In the Parrot compiler thread, rewrite the passage from "In loops, your" up to and including "(literal or temporary).", changing "FLOAT" to "NUM".

## Passage
☆ ☆ ☆ ☆

First of all, welcome! :)
I'll read your mail in depth and send a followup reply, but right off I have a suggestion.
In loops, your compiler should be able to analyse the full loop construct and detect what type to make the iterator. In the case you provided you don't need to make $i a PMC.
a) You could do the simple approach which wouldn't require much code analysis and just start $i as an INT, then morph it yourself with another temporary to a FLOAT.
b) The compiler can analyze the for() loop AST and the local basic blocks and detect that $i can simply be defined as a FLOAT register to start with to skip the eventual morph instruction.
Our eventual goal is to add optimization into IMCC that tries to use non-PMC registers where possible. For starters, your high level compiler should be able to analyze any assignment statement or expression to determine the type from the operands. You should be able to use non-PMCs anytime the source operands can be typed (literal or temporary).
In the case that you cannot determine it, then use a PMC. You'll have to do dataflow analysis if you want any more than that because once the data is morphed to a PMC, you'll have trouble typing it again to get it back without inserting some fancy conditional code.
>Actually that was pretty good for an early version. You could help IMCC >out by not creating those PerlUndefs until you're going to assign to >them.
Also, anytime you use a temporary to assing a constant literal, you should be able to use a I/S/N reg. Parrot's ops are polymorphic so you should have a lot of flexibility even with the basic types.
>Vtable jump isn't really that much overhead in a language like C. >Parrot's already running pretty fast. We're making things fast by >keeping it in mind while implementing it, including a rich opcode >and vtable so the number of said slow dispatches are small, among other >various things that I don't know. Maybe Dan will chime in here :-)
Thies, have you actually benchmarked your sample with JIT against PHP?
> we've started a project (will have a web-page soon) that aims to > port the php-language (www.php.net) to run on top of parrot.
Cool!

☆ ☆ ☆ ☆

## Data extract
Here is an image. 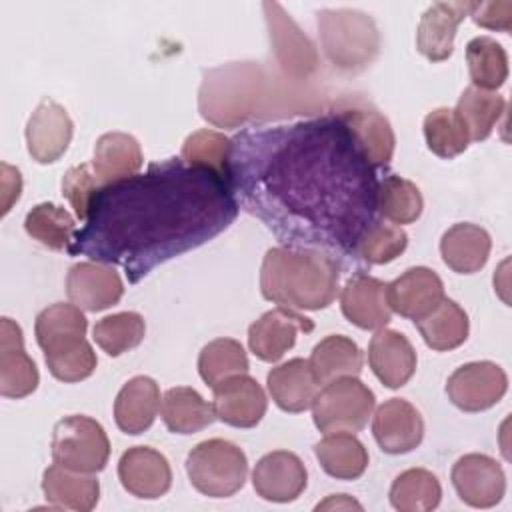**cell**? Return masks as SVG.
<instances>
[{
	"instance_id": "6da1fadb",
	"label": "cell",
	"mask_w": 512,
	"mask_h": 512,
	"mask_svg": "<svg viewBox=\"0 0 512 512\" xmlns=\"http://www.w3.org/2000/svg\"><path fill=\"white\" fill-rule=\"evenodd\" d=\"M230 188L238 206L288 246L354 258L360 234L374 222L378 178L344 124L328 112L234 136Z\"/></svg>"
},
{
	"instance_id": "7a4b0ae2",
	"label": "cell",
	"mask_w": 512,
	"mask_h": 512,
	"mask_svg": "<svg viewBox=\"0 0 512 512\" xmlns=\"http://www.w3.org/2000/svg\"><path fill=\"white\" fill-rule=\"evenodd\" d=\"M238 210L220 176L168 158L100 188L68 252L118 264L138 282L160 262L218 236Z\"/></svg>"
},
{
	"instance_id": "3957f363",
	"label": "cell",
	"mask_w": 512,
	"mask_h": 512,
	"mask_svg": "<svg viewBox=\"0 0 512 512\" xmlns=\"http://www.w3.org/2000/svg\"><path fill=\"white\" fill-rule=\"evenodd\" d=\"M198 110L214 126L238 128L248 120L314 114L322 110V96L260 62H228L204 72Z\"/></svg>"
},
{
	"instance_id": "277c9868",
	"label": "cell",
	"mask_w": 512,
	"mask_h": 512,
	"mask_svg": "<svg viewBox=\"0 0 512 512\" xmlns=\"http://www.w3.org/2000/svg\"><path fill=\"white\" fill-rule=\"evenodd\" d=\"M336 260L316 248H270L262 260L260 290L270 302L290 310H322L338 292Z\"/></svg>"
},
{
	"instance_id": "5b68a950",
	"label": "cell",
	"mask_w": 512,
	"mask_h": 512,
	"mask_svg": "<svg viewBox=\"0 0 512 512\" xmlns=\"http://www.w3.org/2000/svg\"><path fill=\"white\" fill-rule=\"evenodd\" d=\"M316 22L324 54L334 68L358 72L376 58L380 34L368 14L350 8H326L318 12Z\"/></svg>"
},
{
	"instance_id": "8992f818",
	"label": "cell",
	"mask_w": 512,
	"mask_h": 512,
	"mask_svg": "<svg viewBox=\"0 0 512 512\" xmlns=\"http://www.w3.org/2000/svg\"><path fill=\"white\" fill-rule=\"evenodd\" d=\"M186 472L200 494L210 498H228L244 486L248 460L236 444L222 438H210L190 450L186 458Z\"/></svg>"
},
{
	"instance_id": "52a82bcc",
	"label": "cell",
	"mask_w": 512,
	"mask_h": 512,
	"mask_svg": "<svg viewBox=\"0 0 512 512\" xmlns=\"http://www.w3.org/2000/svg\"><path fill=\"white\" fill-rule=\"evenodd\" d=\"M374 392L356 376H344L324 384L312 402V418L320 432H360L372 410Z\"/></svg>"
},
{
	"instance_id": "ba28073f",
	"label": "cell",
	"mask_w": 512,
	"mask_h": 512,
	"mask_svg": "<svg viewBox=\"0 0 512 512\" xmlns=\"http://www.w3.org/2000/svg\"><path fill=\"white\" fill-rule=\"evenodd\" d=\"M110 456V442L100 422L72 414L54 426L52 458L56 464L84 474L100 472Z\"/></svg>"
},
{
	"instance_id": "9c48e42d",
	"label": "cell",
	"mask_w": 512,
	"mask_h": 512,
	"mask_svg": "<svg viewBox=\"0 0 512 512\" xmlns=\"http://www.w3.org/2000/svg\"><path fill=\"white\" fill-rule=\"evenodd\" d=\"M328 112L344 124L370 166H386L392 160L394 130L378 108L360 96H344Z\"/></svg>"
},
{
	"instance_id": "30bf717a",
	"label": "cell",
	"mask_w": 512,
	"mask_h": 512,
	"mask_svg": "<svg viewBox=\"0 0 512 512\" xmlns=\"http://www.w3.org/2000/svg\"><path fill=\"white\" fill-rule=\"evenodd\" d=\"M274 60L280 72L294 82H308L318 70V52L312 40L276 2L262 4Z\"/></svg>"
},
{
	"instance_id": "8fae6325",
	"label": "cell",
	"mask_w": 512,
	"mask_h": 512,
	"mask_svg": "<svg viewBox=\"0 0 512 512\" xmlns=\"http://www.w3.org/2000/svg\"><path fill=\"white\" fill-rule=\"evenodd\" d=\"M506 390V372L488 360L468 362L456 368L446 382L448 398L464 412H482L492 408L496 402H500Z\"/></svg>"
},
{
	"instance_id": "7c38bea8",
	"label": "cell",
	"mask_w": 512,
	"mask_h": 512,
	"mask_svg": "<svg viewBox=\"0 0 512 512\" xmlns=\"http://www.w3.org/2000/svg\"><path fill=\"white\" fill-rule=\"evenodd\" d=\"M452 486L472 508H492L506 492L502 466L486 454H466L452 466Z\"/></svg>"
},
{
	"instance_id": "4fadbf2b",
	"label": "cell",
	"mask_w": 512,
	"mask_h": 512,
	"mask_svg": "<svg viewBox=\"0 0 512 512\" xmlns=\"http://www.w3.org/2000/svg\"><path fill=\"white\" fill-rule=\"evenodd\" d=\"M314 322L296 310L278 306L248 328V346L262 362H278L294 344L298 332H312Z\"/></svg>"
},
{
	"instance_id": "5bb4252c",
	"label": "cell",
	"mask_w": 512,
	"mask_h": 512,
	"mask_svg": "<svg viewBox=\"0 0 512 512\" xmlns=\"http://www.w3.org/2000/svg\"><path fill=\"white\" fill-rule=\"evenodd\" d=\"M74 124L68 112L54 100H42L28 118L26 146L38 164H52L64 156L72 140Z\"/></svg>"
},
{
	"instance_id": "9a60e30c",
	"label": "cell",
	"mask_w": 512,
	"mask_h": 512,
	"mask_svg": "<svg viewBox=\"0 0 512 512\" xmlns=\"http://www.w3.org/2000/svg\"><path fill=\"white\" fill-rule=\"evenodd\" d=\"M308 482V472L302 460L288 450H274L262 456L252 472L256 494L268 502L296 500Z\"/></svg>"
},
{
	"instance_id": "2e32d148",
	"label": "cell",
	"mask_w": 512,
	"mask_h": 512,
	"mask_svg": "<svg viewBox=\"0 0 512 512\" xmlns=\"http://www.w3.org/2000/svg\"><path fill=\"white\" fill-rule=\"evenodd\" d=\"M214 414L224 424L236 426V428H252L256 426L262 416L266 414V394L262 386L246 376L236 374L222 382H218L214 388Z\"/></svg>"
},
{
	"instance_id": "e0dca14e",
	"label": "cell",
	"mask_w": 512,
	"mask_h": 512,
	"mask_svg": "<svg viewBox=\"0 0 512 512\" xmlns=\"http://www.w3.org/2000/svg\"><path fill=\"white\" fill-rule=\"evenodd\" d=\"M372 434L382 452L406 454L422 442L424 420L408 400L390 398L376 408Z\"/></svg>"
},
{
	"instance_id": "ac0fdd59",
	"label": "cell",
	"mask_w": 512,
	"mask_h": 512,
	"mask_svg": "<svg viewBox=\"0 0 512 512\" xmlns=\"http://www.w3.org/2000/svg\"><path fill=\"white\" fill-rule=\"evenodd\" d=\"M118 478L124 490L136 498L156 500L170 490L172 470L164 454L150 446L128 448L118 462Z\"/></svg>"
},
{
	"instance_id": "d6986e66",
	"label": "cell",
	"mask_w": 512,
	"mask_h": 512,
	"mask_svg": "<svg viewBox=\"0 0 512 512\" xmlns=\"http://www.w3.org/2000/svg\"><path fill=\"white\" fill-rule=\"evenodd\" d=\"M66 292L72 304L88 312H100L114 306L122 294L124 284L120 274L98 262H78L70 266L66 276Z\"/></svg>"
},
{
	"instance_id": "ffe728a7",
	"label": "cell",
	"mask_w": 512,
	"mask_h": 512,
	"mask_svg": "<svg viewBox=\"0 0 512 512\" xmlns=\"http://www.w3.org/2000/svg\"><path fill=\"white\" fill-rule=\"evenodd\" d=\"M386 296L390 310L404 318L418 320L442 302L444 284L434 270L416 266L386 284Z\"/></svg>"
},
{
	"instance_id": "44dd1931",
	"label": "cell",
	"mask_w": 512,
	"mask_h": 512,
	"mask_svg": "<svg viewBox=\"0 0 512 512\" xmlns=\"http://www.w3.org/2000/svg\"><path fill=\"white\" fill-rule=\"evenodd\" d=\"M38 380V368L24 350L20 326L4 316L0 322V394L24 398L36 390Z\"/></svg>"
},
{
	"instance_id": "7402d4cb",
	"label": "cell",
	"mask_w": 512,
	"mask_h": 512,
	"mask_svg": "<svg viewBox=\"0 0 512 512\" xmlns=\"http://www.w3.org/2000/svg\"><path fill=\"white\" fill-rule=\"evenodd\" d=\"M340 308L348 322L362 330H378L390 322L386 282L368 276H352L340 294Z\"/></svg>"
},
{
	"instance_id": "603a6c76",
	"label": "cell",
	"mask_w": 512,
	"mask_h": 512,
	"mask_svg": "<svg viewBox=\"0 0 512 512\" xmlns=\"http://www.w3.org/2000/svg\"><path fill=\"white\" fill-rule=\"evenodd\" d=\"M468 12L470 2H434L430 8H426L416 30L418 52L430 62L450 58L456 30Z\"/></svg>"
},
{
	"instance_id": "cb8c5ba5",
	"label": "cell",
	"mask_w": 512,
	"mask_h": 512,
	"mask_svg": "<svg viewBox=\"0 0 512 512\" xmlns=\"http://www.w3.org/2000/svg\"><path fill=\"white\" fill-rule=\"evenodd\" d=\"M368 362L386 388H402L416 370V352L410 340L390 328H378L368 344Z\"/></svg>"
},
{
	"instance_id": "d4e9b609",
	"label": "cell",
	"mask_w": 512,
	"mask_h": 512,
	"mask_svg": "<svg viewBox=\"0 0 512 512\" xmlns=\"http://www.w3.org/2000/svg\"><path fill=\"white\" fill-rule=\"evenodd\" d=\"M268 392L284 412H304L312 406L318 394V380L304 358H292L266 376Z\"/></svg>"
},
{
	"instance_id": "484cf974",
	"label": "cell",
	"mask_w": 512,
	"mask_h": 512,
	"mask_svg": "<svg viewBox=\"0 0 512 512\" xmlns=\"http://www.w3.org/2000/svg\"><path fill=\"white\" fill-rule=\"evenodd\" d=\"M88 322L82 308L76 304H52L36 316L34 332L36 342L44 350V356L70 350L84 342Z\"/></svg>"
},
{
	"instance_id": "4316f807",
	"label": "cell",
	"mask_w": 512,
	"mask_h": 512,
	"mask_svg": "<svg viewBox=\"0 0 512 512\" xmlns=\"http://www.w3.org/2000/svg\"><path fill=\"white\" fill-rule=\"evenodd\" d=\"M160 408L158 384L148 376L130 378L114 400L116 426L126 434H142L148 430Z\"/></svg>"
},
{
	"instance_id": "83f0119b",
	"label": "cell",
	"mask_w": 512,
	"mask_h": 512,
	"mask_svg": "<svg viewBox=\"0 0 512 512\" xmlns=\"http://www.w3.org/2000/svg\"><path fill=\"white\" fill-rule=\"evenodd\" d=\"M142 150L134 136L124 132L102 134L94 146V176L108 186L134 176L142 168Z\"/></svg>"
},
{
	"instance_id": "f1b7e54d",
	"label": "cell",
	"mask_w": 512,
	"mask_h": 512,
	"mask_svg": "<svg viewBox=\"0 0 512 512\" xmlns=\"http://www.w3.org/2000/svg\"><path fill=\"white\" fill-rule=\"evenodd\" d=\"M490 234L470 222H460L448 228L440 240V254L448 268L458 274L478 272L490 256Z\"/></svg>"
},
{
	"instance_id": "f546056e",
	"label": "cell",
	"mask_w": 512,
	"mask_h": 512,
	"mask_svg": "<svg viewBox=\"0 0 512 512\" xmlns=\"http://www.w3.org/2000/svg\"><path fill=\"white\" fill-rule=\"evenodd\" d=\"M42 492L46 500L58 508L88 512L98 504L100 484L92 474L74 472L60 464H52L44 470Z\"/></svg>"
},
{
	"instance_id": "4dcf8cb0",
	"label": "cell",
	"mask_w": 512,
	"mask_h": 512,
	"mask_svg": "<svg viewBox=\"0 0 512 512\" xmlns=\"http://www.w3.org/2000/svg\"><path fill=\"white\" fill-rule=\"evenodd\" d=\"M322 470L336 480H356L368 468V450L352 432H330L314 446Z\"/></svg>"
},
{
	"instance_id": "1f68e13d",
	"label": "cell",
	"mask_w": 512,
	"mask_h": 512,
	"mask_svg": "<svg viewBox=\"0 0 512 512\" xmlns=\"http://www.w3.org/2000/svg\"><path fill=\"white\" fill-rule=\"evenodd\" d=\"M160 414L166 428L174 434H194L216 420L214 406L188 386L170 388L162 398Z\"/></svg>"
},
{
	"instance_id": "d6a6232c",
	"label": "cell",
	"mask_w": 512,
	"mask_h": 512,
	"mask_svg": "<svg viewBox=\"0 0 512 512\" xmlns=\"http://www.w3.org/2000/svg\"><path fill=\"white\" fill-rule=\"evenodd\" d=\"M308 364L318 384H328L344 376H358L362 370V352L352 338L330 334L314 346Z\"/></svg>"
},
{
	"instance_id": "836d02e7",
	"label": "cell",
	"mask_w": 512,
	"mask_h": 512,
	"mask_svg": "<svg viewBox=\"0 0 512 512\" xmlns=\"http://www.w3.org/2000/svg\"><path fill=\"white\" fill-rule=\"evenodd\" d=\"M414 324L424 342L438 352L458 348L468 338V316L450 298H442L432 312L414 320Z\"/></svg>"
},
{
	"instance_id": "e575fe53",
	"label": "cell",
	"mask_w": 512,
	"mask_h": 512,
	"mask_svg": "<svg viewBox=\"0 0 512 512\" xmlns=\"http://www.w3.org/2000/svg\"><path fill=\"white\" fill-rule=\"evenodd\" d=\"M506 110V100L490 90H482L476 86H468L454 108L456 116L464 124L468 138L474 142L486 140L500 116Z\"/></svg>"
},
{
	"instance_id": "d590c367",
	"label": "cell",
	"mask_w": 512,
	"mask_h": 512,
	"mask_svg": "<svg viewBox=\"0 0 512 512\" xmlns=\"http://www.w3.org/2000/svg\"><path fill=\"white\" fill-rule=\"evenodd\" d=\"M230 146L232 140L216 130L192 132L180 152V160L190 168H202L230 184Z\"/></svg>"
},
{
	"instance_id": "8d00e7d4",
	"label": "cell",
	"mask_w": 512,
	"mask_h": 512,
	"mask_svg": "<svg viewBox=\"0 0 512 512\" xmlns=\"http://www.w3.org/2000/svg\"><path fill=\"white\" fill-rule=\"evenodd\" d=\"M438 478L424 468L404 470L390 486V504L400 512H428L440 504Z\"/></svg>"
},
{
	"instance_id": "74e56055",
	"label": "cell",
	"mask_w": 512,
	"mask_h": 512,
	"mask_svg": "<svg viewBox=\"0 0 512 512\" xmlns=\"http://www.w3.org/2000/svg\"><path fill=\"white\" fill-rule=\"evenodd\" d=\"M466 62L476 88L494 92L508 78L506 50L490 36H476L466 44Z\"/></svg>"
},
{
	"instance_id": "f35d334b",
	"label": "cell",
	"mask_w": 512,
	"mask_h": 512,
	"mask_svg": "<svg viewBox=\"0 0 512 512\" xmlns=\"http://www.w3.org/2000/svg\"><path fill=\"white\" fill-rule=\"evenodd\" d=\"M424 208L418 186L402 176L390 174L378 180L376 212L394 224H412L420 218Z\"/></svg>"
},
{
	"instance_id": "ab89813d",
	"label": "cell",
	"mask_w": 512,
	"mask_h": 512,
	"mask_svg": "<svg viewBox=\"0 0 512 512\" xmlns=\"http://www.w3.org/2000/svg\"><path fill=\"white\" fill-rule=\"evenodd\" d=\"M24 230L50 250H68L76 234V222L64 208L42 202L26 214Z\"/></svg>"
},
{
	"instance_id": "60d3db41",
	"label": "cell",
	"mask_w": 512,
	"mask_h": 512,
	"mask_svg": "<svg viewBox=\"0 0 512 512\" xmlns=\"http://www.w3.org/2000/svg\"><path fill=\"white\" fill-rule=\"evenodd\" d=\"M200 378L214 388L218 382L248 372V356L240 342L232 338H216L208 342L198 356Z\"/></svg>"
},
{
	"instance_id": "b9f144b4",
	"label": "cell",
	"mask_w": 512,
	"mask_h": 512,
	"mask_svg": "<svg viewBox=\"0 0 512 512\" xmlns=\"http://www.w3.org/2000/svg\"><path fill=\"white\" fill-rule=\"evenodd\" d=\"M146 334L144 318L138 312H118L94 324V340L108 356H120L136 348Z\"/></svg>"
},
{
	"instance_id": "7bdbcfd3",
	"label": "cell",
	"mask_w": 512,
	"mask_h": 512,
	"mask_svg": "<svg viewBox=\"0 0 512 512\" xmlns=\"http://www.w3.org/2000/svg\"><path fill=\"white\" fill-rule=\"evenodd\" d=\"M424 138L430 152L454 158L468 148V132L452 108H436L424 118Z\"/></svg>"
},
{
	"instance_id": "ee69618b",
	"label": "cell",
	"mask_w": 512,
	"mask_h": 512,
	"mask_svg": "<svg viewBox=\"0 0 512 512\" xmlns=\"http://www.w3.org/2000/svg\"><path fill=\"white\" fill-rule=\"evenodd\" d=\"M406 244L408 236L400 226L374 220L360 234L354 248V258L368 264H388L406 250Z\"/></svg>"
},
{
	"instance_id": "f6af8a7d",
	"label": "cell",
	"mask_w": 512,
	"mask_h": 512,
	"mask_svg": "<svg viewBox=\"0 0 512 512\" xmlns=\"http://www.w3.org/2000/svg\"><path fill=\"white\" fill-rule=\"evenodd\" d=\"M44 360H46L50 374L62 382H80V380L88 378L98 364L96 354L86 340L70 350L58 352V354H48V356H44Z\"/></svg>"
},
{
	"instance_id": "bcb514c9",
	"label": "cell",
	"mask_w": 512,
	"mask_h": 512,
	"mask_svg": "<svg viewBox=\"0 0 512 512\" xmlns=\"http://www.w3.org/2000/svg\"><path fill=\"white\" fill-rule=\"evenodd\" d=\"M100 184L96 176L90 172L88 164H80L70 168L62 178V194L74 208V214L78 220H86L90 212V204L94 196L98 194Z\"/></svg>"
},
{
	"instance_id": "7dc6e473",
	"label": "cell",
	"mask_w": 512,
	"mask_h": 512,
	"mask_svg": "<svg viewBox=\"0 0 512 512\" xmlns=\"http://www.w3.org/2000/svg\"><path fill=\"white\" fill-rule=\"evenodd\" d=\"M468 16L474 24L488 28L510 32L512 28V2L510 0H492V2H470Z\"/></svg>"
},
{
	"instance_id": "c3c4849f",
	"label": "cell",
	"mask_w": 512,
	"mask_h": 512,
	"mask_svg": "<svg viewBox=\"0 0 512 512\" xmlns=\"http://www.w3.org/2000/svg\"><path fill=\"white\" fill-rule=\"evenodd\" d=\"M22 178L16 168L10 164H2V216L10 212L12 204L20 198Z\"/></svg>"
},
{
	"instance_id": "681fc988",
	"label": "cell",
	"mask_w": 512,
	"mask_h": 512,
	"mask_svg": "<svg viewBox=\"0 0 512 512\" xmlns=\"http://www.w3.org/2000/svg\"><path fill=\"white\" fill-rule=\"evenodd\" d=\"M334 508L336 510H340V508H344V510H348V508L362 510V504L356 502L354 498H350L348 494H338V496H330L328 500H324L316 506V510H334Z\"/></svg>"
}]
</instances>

☆ ☆ ☆ ☆

## Result below
In loops, your compiler should be able to analyse the full loop construct and detect what type to make the iterator. In the case you provided you don't need to make $i a PMC.
a) You could do the simple approach which wouldn't require much code analysis and just start $i as an INT, then morph it yourself with another temporary to a NUM.
b) The compiler can analyze the for() loop AST and the local basic blocks and detect that $i can simply be defined as a NUM register to start with to skip the eventual morph instruction.
Our eventual goal is to add optimization into IMCC that tries to use non-PMC registers where possible. For starters, your high level compiler should be able to analyze any assignment statement or expression to determine the type from the operands. You should be able to use non-PMCs anytime the source operands can be typed (literal or temporary).